Uraian Tugas: Cetak ulang seluruh teks tentang makanan dan puasa bagi penderita dispepsia dan diabetes tanpa mengubah satu kata pun.

Teks Sumber:

┏━━

Makanan yang merusak dinding lambung secara langsung tentu sebaiknya tidak dikonsumsi, seperti cuka, cabe, merica, serta bumbu rempah-rempah yang merangsang. Hindari makanan yang melemahkan klep kerongkongan bawah antara lain alkohol, coklat, makanan tinggi lemak, atau gorengan. Beberap sumber karbohidrat yang perlu dihindarkan ialah beras ketan, mie, bihun, bubur, jagung, ubi, singkong, talas, atau dodol.
 

Senada dengan penderita dispepsia, para penderita diabetes mellitus (DM) yang gula darahnya terkontrol, puasa 12-14 jam juga tidak mengganggu kesehatan. Sedangkan penderita DM yang gula darahnya tidak terkontrol cenderung dehidrasi karena poliuri, di samping pemcahan lemak berlebih sehingg berisiko ketosis. DM memang merupakan penyakit kronis yang tidak bisa sembuh dan pasiennya mesti didorong untuk tidak mengambil sikap berbeda dengan orang sekitar dan lingkungannya, menurut Reno Gustaviani dari Departemen Ilmu Penyakit Dalam FKUI. Puasa ramadan bisa tetap dilakukan oleh para pasien DM, namun perhatian khusus diberikan pada pasien DM yang membutuhkan Obat Hipoglikemik Oral (OHO) dan pasien yang memerlukan insulin.

┗━━

Data untuk Diperiksa:

┏━━

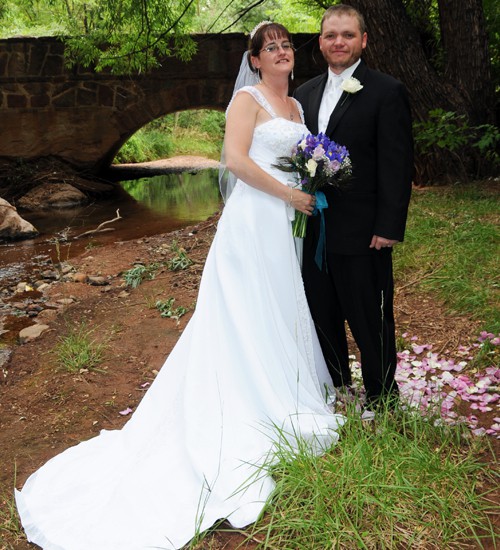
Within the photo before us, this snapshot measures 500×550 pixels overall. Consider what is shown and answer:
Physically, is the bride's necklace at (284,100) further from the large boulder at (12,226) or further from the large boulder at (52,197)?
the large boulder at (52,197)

┗━━
┏━━

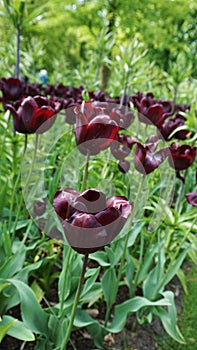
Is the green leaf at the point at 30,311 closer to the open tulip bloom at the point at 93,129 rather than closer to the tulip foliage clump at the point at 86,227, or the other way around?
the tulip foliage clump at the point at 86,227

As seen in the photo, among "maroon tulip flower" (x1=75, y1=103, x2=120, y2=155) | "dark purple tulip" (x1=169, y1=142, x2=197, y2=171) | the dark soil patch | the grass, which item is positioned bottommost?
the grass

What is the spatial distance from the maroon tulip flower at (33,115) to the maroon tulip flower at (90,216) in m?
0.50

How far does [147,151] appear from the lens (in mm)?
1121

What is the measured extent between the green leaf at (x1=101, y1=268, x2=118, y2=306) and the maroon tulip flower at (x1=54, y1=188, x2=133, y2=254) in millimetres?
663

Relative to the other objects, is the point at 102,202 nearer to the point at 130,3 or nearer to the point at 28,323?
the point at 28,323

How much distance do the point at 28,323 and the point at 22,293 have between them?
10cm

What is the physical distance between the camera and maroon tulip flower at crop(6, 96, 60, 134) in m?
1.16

┗━━

Hasil Tugas:
Makanan yang merusak dinding lambung secara langsung tentu sebaiknya tidak dikonsumsi, seperti cuka, cabe, merica, serta bumbu rempah-rempah yang merangsang. Hindari makanan yang melemahkan klep kerongkongan bawah antara lain alkohol, coklat, makanan tinggi lemak, atau gorengan. Beberap sumber karbohidrat yang perlu dihindarkan ialah beras ketan, mie, bihun, bubur, jagung, ubi, singkong, talas, atau dodol.
 

Senada dengan penderita dispepsia, para penderita diabetes mellitus (DM) yang gula darahnya terkontrol, puasa 12-14 jam juga tidak mengganggu kesehatan. Sedangkan penderita DM yang gula darahnya tidak terkontrol cenderung dehidrasi karena poliuri, di samping pemcahan lemak berlebih sehingg berisiko ketosis. DM memang merupakan penyakit kronis yang tidak bisa sembuh dan pasiennya mesti didorong untuk tidak mengambil sikap berbeda dengan orang sekitar dan lingkungannya, menurut Reno Gustaviani dari Departemen Ilmu Penyakit Dalam FKUI. Puasa ramadan bisa tetap dilakukan oleh para pasien DM, namun perhatian khusus diberikan pada pasien DM yang membutuhkan Obat Hipoglikemik Oral (OHO) dan pasien yang memerlukan insulin.